The Missouri Department of Labor reports starting in 2024, the minimum wage rate will be based on an increase or decrease in the Consumer Price Index's cost of living. Missouri voters approved Proposition B in 2018, which allowed the state's minimum wage to increase 85 cents per hour each year from 2018-2023.
The wage increased from $7.85 per hour to the current $12 per hour under Proposition B.
Taylor Hurley is a barista and full-time student in Columbia who said on average, she makes slightly above minimum wage at her current job. Still, she said most of her income goes toward necessities.
"Every paycheck is pretty much spent on bills, groceries, gas," Hurley said.
She welcomes any sort of increase to the state's minimum wage.
"I think that minimum wage, when it was instituted, it was supposed to be a livable wage, and I don't think that's what it is now," Hurley said. "I think every increase that we can implement is a great idea."
The Missouri Economic Research and Information Center reports Missouri's cost of living index for the third quarter of 2023 was 88.3 when comparing it to the national average, which is pegged at 100. It is the state with the sixth lowest cost of living in the U.S.
The state's grocery and housing costs are below the national average but utilities are slightly higher than average.
The data show Columbia has a higher cost of living than the state at 90 on the index.
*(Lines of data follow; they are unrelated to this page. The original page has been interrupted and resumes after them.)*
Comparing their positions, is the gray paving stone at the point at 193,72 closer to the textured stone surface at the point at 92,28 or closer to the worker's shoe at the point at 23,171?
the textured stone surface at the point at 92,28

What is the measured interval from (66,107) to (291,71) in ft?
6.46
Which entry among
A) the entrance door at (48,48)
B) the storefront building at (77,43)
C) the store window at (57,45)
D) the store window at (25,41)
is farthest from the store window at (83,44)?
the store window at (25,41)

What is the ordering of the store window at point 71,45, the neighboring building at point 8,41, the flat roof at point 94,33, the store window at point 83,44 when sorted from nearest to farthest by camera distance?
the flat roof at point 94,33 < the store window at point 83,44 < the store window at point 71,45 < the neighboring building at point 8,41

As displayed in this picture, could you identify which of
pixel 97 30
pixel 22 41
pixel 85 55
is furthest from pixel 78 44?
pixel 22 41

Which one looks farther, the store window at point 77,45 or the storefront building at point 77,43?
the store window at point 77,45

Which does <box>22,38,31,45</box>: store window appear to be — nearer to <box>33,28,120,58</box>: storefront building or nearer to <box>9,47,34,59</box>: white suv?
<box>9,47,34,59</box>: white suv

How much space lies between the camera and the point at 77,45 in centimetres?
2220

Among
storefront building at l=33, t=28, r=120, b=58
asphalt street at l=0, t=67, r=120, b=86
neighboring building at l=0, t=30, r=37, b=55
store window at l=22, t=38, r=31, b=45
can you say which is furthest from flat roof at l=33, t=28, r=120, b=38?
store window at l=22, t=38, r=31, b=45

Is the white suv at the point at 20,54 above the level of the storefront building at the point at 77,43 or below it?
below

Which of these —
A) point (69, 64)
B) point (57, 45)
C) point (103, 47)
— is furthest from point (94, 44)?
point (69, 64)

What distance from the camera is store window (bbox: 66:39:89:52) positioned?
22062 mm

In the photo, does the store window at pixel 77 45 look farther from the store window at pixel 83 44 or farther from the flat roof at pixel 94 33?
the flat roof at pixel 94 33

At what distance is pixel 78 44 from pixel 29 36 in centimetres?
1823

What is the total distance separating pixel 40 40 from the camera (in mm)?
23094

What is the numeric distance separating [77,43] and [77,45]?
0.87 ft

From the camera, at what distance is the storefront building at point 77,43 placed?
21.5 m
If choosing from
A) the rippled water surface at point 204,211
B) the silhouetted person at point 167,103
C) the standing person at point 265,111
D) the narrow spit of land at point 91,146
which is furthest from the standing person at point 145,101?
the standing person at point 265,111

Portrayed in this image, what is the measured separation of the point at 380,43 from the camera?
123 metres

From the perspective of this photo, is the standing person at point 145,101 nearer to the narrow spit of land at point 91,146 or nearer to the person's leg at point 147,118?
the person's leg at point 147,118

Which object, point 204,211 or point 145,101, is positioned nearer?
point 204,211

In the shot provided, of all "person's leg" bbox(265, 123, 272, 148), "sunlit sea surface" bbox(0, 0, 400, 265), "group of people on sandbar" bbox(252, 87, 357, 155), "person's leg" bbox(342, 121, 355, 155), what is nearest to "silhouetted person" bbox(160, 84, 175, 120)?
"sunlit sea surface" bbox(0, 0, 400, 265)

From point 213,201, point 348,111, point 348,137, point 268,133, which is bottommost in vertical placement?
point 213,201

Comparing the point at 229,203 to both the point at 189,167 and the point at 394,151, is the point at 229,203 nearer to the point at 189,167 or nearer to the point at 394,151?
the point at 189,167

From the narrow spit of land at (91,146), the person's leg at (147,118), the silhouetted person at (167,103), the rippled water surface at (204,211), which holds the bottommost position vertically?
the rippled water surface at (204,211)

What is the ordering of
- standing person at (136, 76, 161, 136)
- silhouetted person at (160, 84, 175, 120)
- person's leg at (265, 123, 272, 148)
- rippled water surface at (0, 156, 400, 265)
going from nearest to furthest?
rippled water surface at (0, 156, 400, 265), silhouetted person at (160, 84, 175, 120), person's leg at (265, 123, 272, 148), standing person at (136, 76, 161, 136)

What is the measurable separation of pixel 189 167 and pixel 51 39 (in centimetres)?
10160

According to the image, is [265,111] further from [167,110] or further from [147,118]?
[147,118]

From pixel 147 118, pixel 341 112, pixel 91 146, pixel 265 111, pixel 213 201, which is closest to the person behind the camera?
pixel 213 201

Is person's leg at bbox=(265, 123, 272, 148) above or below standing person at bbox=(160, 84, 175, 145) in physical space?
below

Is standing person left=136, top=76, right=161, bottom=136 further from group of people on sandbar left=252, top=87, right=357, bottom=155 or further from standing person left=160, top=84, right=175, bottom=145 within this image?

Grocery costs are listed at 96, housing at 81 and utilities slightly lower than the rest of the state at 95.5.
Verna Laboy, program manager at Boone County Upward Mobility, said community members are struggling, and $12.30 per hour isn't enough.
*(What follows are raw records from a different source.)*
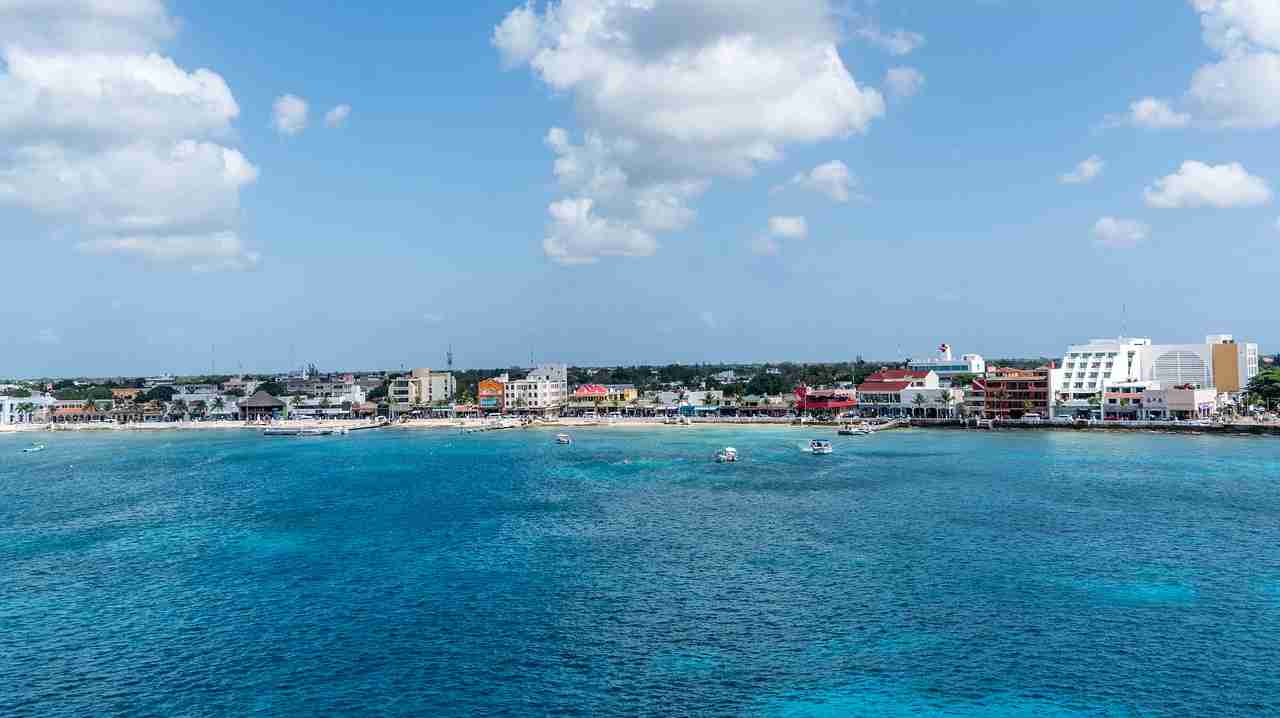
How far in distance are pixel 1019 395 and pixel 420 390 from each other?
344 feet

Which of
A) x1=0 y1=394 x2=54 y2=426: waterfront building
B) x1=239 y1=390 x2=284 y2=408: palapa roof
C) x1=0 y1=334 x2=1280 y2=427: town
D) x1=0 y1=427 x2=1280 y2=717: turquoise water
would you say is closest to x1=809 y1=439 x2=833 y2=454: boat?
x1=0 y1=427 x2=1280 y2=717: turquoise water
"That's not even $2,000 a month gross," Laboy said. "If you're a single family head of household person, that's impossible without supports from outside in the community."
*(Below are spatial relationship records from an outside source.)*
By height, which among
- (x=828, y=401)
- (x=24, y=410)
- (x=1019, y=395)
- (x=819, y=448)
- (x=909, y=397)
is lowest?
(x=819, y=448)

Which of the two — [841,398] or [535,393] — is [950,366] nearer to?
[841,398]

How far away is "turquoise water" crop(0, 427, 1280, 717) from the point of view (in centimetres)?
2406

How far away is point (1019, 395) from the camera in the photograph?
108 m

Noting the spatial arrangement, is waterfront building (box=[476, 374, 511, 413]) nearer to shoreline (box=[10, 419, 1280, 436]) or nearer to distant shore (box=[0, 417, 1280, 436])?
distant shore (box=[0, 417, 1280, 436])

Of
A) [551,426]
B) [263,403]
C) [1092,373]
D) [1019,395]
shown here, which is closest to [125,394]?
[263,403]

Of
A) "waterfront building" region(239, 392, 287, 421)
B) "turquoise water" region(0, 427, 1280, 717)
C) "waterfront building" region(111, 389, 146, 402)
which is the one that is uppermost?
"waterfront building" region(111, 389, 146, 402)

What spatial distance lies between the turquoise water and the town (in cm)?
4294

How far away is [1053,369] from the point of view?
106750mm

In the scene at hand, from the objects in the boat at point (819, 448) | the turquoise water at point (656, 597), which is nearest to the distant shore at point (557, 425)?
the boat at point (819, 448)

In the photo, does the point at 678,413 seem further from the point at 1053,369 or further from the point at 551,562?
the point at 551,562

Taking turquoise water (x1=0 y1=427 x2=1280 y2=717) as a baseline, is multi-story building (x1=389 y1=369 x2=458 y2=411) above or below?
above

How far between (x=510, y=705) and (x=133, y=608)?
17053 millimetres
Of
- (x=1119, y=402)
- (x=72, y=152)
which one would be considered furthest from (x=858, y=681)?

University of Missouri professor and Kenneth Lay Chair in Economics Joe Haslag said this small, 30 cent increase--compared to previous years' 85 cent increases--is a big deal.
"It's a big deal because it looks like the inflationary pressures are showing up in how the Missouri Industrial and Labor Relations Board is treating the minimum wage increase," Haslag said.
He said an extra 30 cents an hour is likely compensating workers for how much goods and services will increase next year.
"Whatever purchasing power they enjoyed this year with the minimum wage, when their minimum wage goes up, that 30 cents it will compensate them enough to continue the same standard of living, same purchasing power" Haslag said.
He said this is also a sign inflation rates are cooling, and rates will continue to ease over the next several months.
With the increase in minimum wage, tipped employees will still be required to be paid at least 50% of the minimum wage, which now puts them making $6.15 per hour. Overtime compensation must be paid at 1.5 times a regular rate for a 40-hour work week.
The Department of Labor said the 30-cent increase begins Jan. 1 and applies to all private and non-exempt businesses. It does not apply to public employers.
Haslag also said an increase in minimum wage will likely result in some people losing their jobs, as some employers won't want to pay under-achieving workers a higher wage.
Laboy said anyone needing financial assistance can get support from organizations such as the Columbia Housing Authority, Love Columbia, Voluntary Action Center and Central Missouri Community Action.